Officer Hails 'Tremendous Success' of Iraqi Automated ID System

By Gerry J. GilmoreAugust 16, 2007

WASHINGTON, Aug. 15, 2007 - The Iraqi government's automated biometrics identification system -- used to screen civilian workers, police and soldiers, as well as to catch criminals -- is a "tremendous success," a U.S. military officer said in Baghdad today.

Army Lt. Col. John W. Velliquette Jr., who runs the fingerprint and retina scanning center located at the International Zone in Baghdad, explained the system to online reporters and "bloggers" during a conference call today.

Biometrics is defined as measurable physical or behavioral characteristics that can be used to identify people. More than 350,000 sets of fingerprints, photos and retina scans are now deposited in the system's database, said Velliquette, a reservist and Seattle police officer who is assigned to the Coalition Police Assistance Training Team.

"We increase the database by 4,000 to 5,000 each week," Velliquette said.

A team of seven U.S. contractors now mentors 24 Iraqi government employees who operate the U.S.-provided system, Velliquette explained. Officials expect the Iraqis to assume full operation by next summer, he added.

The system is a boon for security purposes, especially in Baghdad's International Zone, where U.S. and Iraqi military and diplomatic headquarters are located, Velliquette said. Iraqis who work in the zone are biometrically screened for access, he said.

The automated identification system is tied back to the Defense Department's Biometric Fusion Center, in Clarksburg, W.Va., Velliquette said.

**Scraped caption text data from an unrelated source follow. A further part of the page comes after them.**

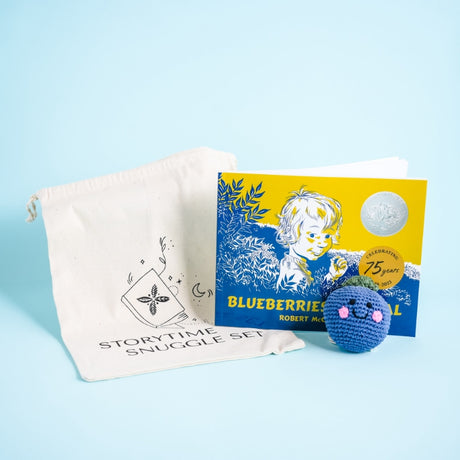 Fair Trade Winds Blueberries for Sal storytime snuggle set featuring the classic children's book and blueberry rattle in cotton bag.
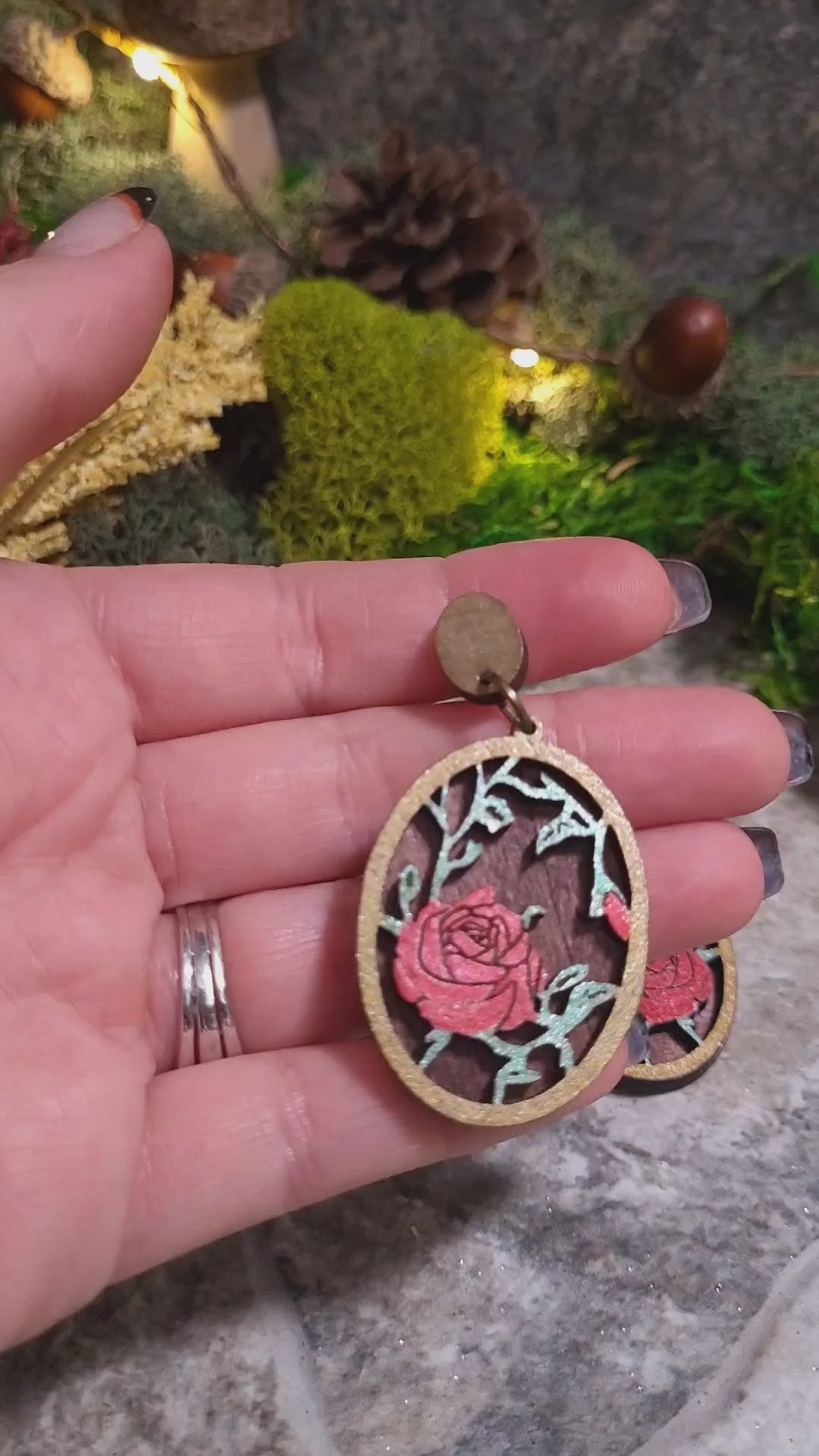 video close up Spring Court Earrings on a stone background surrounded by foliage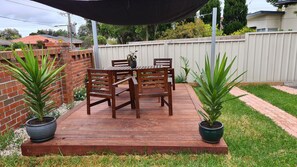 Una terraza de madera con una mesa y sillas, rodeada por un muro de ladrillo y una valla blanca.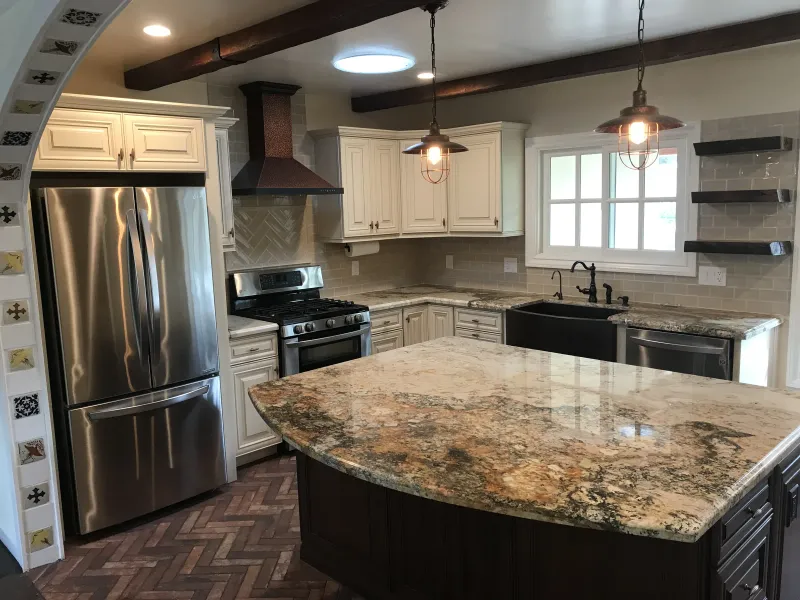 Kitchen with a granite-topped island, cream cabinets and wood ceiling beams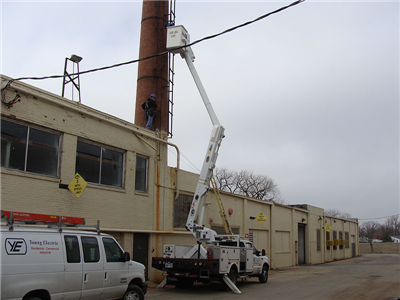 Young Electric truck performing commercial electrical work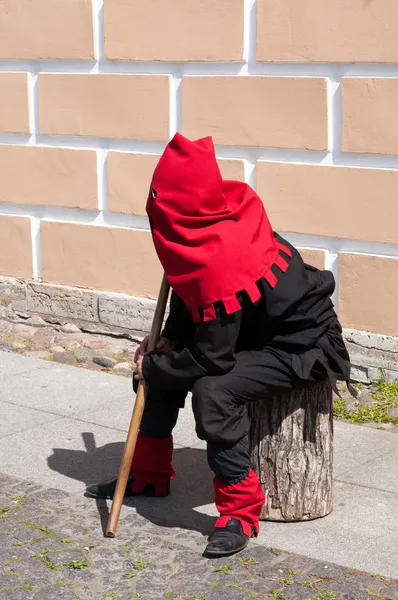 Executioner sitting near the wall on the street — Stock Photo, Image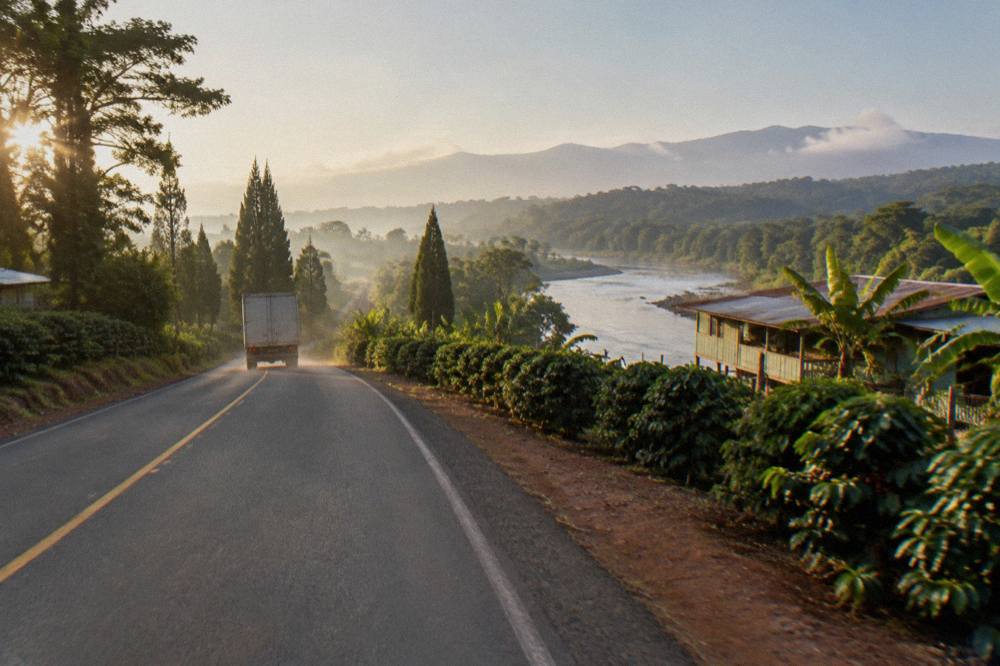 A road winding through dense rainforest hills on the route from San Jose toward Sarapiqui
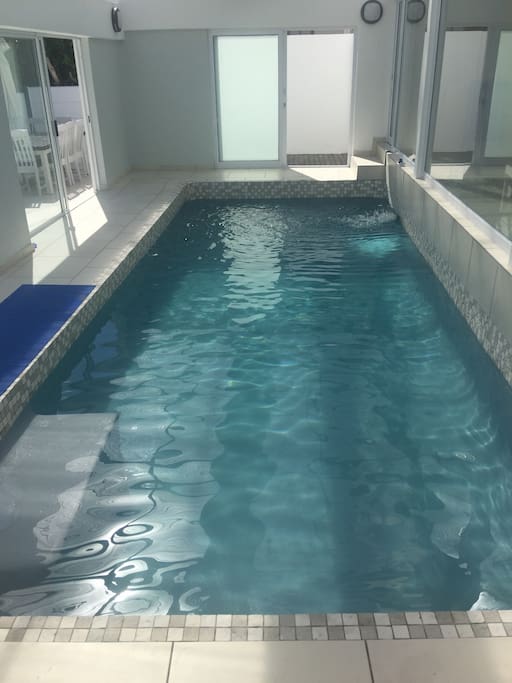 Indoor heated swimming pool with doors leading to sun deck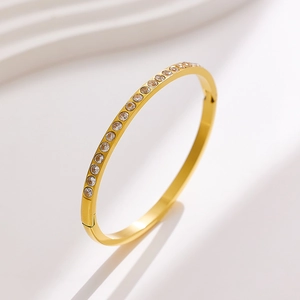 Elegant gold titanium steel bangle with sparkling cubic zirconia row and side hinge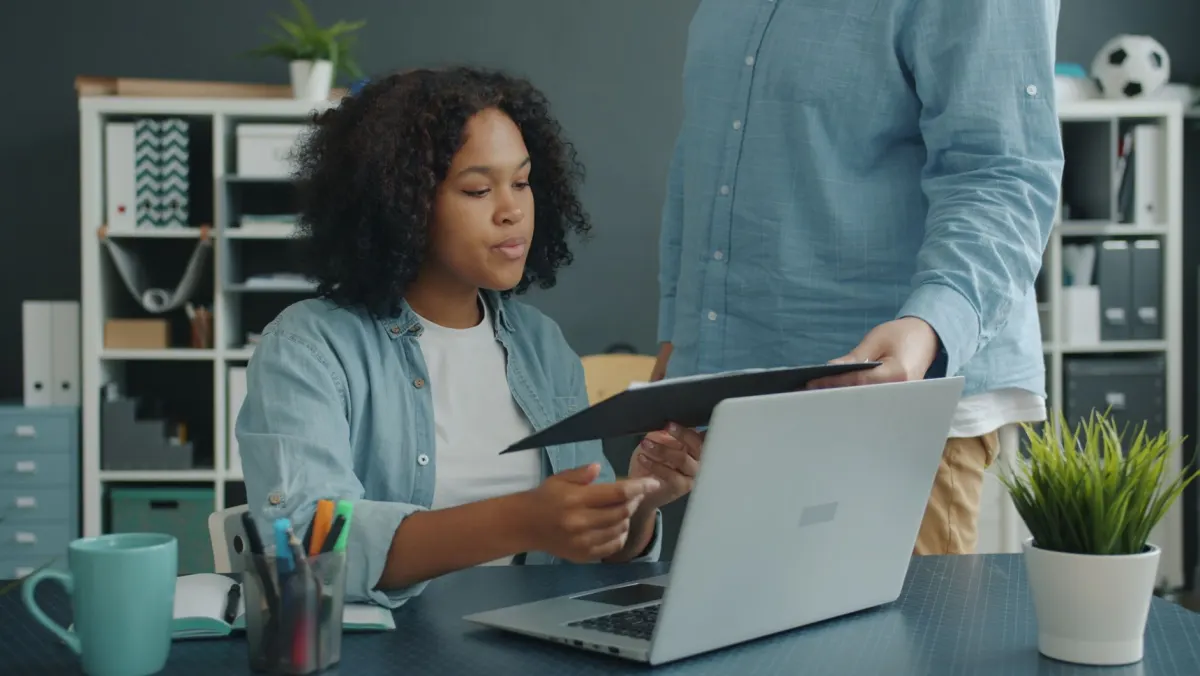 Un pequeño equipo revisa documentos junto a un portátil, reflejo del trabajo de auditoría que hacen las empresas para mapear y limitar la recopilación de datos.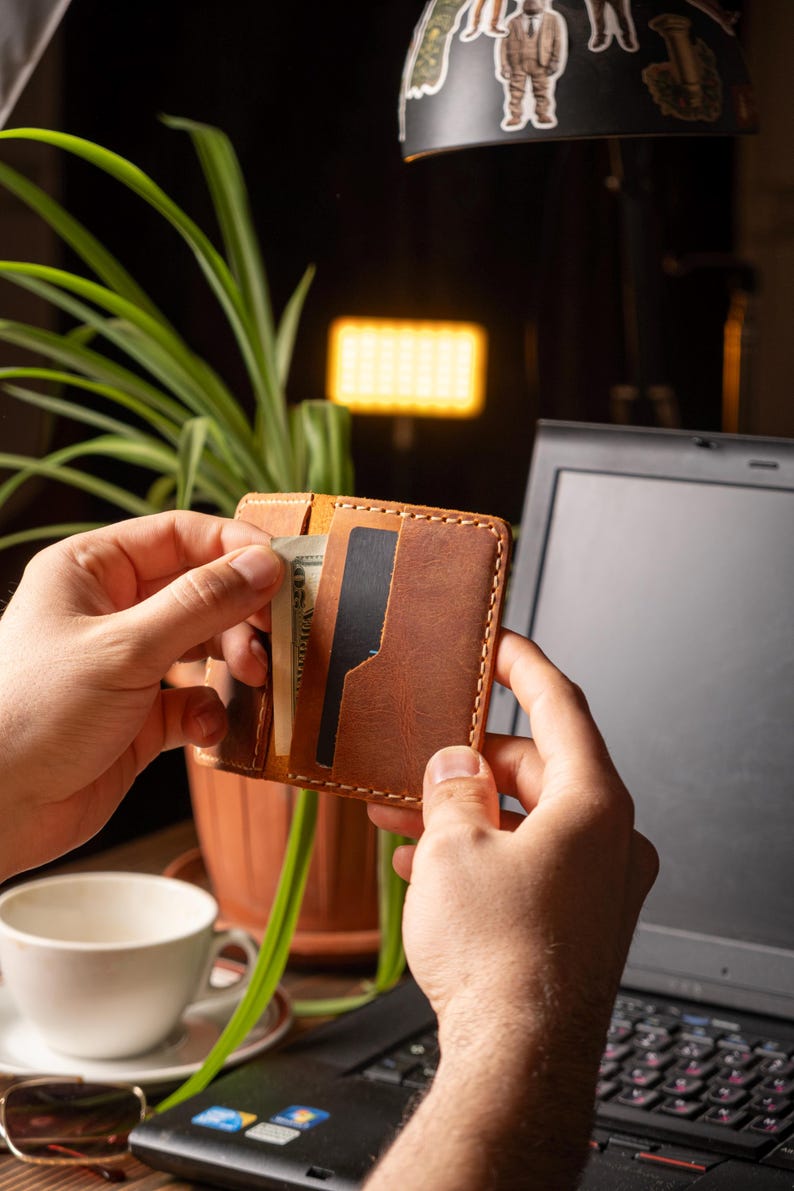 May include: A brown leather wallet with visible stitching, held open to reveal a cash and a black card. The wallet is in front of a laptop and a potted plant. The wallet is a bi-fold style.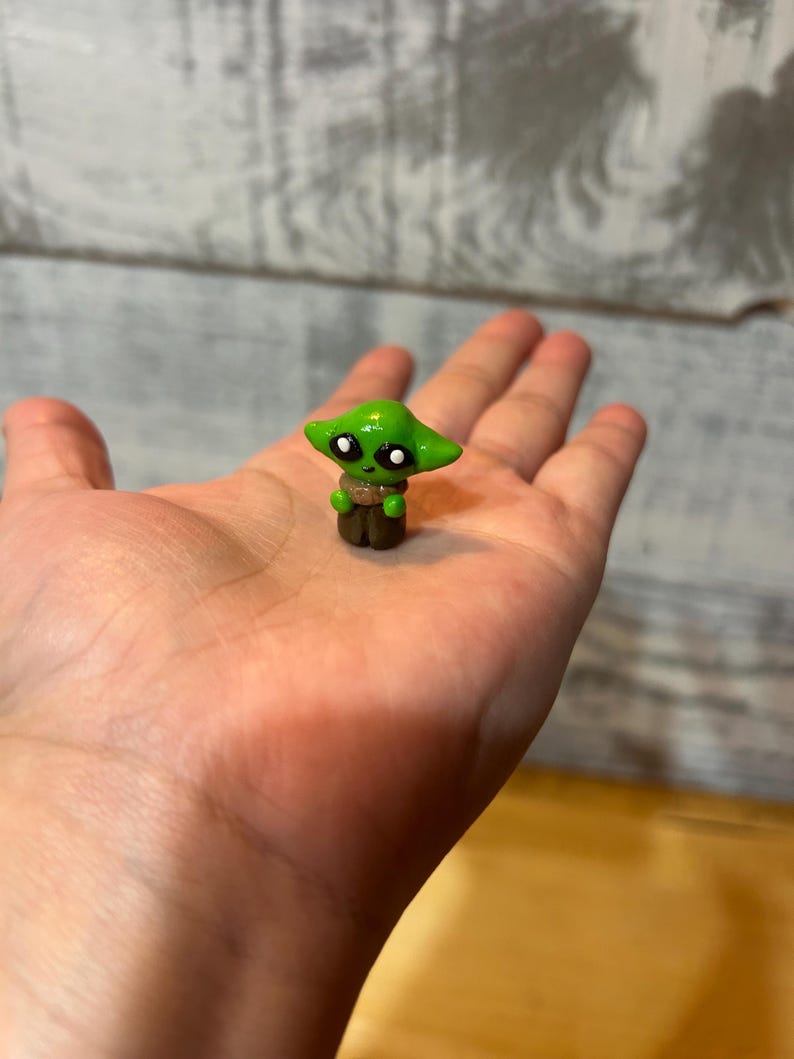 Puede incluir: Una peque&ntilde;a figura verde de un personaje con orejas grandes y ojos negros, con un atuendo marr&oacute;n. La figura se sostiene en una mano, mostrando su tama&ntilde;o y detalle. Es una artesan&iacute;a hecha a mano.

The identification system also is used to identify previous criminals and people suspected of recent crimes, he said.

Iraq is awash in guns, and the identification system helps ensure that only authorized individuals carry firearms, Villiquette explained. Iraqi citizens may own and keep firearms at home, but they aren't allowed to carry them in public, he said.

Official identification cards carried by the Iraqi police demonstrate they've been vetted through the biometric identification program, Villiquette said. Iraqi police who are found not to possess a proper biometrics identification card are relieved of their weapons, he said.

"The Iraqi people need to have confidence in their police," Velliquette pointed out.

Insurgents and other criminals have been known to try to infiltrate into the ranks of the police and military, he said. The biometrics data base "helps weed those people out of the system," Velliquette said.